During a period of military rule in the 1970s and 1980s, South Korean police and local officials sent thousands of people to “welfare facilities” under the pretense that they were “vagrants” who needed to be rehabilitated. In reality, the majority were kidnapped children and disabled adults, and those in charge of these internment camps subjected them to forced labor and abuse. These government-sponsored violations of human rights were in part tied to the country’s preparations to host the 1988 Summer Olympics, which would put South Korea on the world stage.

Novelist Crystal Hana Kim ’09CC, ’14SOA first learned of these atrocities from a 2016 Associated Press investigation of Brothers Home, the most notorious facility. At the time, Kim was working on her debut novel, If You Leave Me, which is set during the Korean War. But she was haunted by Brothers Home, writing in an author’s note to her new novel, “Questions plagued me: What does it mean that state-sanctioned violence happens time and again? How do we confront our capacity for evil?” 

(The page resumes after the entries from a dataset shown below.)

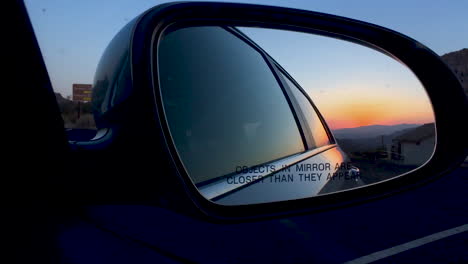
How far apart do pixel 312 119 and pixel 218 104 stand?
1.60 metres

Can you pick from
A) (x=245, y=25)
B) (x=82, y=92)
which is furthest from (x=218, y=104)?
(x=82, y=92)

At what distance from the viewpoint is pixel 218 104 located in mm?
2174

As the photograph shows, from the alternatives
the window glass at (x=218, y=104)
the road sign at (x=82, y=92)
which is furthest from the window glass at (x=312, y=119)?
the road sign at (x=82, y=92)

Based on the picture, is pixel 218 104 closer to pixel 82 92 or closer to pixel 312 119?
pixel 82 92

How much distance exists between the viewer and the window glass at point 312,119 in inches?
134

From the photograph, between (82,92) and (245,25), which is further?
(245,25)

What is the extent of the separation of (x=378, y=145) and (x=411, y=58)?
2.29ft

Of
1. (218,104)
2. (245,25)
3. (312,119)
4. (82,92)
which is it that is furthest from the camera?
(312,119)

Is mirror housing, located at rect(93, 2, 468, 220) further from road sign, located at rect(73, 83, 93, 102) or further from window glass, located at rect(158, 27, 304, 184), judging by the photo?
window glass, located at rect(158, 27, 304, 184)

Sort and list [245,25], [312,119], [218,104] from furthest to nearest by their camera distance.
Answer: [312,119]
[218,104]
[245,25]

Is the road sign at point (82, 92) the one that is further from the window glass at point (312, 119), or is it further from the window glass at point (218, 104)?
the window glass at point (312, 119)

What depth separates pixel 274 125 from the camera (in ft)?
9.50

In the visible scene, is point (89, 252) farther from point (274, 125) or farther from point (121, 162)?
point (274, 125)

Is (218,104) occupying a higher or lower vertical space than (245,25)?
lower
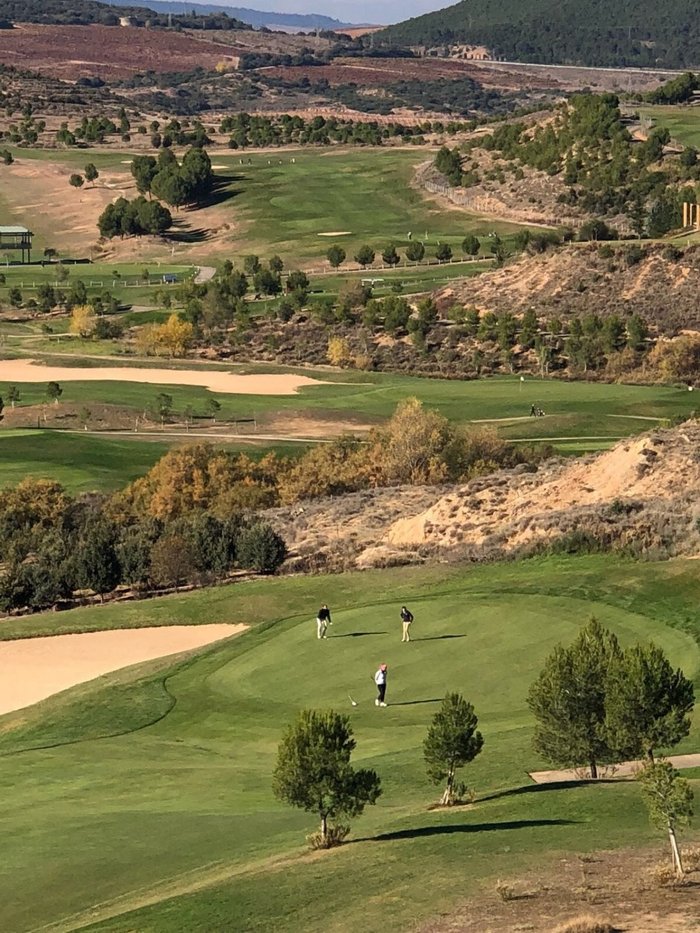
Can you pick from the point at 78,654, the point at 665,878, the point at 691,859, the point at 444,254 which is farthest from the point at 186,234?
the point at 665,878

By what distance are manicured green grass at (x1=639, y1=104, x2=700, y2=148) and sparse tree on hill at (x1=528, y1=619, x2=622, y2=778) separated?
479 feet

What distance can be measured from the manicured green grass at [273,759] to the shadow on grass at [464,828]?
0.08m

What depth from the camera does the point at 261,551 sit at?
63.8m

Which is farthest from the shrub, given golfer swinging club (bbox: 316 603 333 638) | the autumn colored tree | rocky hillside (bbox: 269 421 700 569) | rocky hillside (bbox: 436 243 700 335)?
rocky hillside (bbox: 436 243 700 335)

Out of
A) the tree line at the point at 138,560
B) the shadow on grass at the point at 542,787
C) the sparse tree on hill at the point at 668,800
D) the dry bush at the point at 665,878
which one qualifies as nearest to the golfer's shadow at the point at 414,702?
the shadow on grass at the point at 542,787

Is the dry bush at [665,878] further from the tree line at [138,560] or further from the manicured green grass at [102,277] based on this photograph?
the manicured green grass at [102,277]

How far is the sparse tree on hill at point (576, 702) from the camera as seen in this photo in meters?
30.7

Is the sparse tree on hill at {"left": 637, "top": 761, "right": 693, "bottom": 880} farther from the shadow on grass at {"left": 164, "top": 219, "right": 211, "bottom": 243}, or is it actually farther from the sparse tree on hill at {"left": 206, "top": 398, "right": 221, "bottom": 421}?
the shadow on grass at {"left": 164, "top": 219, "right": 211, "bottom": 243}

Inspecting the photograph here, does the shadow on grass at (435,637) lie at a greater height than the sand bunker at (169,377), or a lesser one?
greater

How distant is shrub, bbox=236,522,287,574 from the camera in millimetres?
63844

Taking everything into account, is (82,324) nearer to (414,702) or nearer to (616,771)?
(414,702)

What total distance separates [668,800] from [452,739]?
6.24m

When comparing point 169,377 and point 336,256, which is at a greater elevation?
point 336,256

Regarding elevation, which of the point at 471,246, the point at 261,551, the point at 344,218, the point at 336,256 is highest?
the point at 344,218
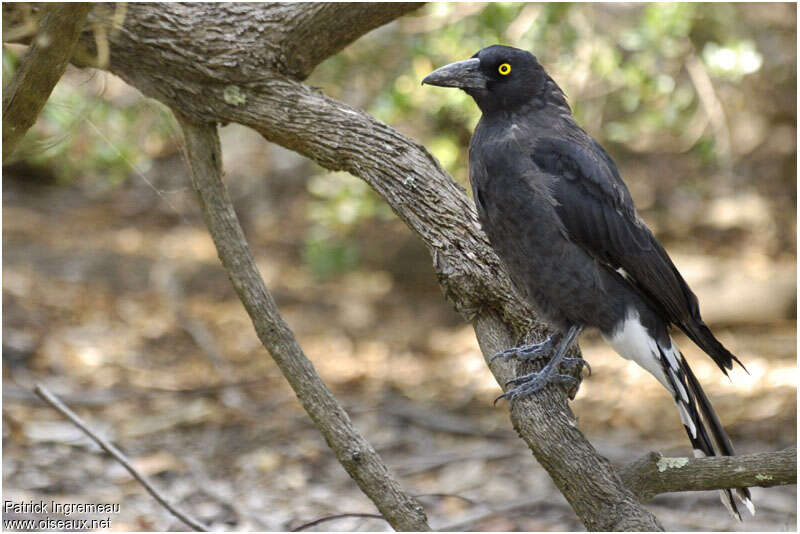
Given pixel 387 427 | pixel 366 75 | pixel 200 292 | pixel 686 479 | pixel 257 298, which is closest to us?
pixel 686 479

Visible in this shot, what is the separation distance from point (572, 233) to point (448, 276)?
515 mm

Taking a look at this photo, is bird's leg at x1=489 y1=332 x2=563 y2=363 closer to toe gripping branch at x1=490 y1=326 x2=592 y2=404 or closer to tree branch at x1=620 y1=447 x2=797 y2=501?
toe gripping branch at x1=490 y1=326 x2=592 y2=404

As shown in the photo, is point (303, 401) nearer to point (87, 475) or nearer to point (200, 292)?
point (87, 475)

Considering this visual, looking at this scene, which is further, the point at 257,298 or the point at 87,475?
the point at 87,475

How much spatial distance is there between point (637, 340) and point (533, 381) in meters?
0.59

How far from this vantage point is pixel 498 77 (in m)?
Result: 3.24

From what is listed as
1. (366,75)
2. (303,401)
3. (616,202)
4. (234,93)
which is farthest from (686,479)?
(366,75)

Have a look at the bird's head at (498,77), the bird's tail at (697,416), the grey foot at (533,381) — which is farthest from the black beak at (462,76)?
the bird's tail at (697,416)

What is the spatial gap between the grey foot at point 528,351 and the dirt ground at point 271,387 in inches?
31.1

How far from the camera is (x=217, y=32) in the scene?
3.14 m

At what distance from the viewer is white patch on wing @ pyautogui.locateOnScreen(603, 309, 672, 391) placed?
3191mm

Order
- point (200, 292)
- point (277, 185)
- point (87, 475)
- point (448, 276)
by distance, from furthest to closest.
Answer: point (277, 185), point (200, 292), point (87, 475), point (448, 276)

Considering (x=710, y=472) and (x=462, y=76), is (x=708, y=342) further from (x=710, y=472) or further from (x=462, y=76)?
(x=462, y=76)

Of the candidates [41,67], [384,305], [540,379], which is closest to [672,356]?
[540,379]
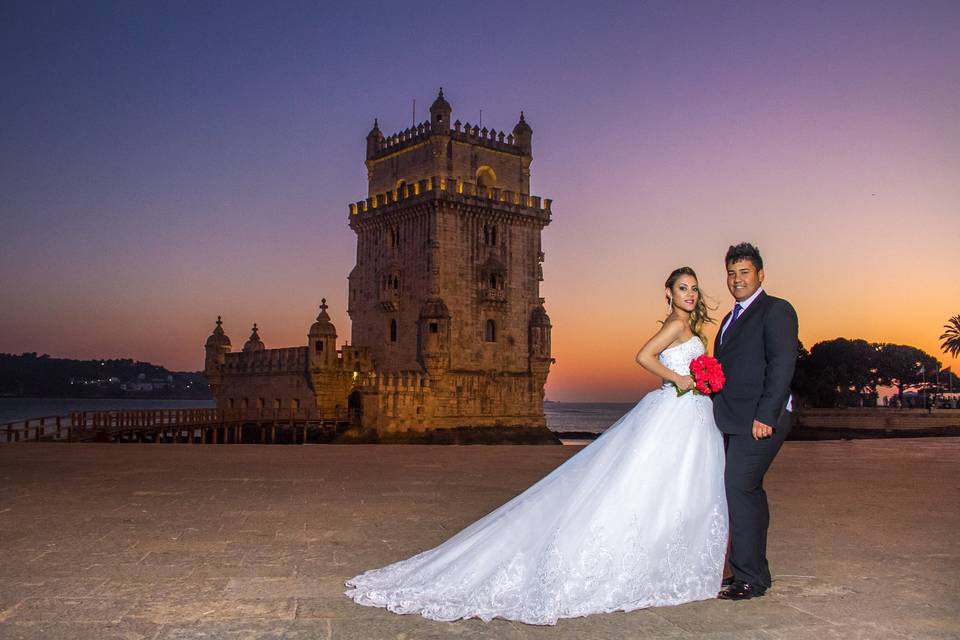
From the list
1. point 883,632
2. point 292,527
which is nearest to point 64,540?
point 292,527

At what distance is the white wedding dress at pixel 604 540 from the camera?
4793 millimetres

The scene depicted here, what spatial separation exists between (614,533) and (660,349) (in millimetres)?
1308

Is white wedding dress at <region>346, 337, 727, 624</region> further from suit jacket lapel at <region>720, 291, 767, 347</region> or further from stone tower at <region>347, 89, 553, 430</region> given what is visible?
stone tower at <region>347, 89, 553, 430</region>

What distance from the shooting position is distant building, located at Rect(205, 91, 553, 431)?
45.2m

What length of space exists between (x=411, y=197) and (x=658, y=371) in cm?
4252

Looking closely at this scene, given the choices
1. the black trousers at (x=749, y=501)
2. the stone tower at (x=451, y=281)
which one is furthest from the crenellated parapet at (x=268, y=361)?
the black trousers at (x=749, y=501)

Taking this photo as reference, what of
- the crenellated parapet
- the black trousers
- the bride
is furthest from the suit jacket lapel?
the crenellated parapet

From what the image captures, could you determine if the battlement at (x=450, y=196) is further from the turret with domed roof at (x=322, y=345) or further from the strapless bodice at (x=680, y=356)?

That new book, The Stone Home, takes up these questions, bringing to life a horrific chapter of the past. The novel is informed by research, including an extensive interview with Han Jong-sun, a Brothers Home survivor and activist. But rather than attempt to faithfully tell the stories of Han and other victims, Kim uses fiction to explore the emotional terrain of what happened to detainees and how they were marked by their experiences. 

The Stone Home opens in 2011, when forty-six-year-old Eunju Oh opens the door of her Daegu apartment to an unexpected visitor. Narae has come from New York to speak with Eunju at the suggestion of her father, Sangchul, who has just died. From 1980 to 1981, Eunju and Sangchul crossed paths at the Stone Home, a rehabilitation center that Kim models on Brothers Home. Eunju reluctantly takes on the task of exposing Narae to the long-buried truth of what happened at the Stone Home.

With this frame, Kim launches a dual-timeline, intergenerational story. For much of the novel, Eunju is plunged into the past, painfully reliving the year she and her mother spent interned at the Stone Home. Chapters alternate between Eunju’s first-person narration of her own experiences there and her third-person omniscient recounting of Sangchul’s story. Kim uses short interludes set in 2011 to give us a break from the harrowing intensity of both characters’ traumas and weave in historical context. As Eunju explains in one such section, the people sent away “were the vestiges of a country trying to reshape itself. It was easier not to see, to let us disappear.” 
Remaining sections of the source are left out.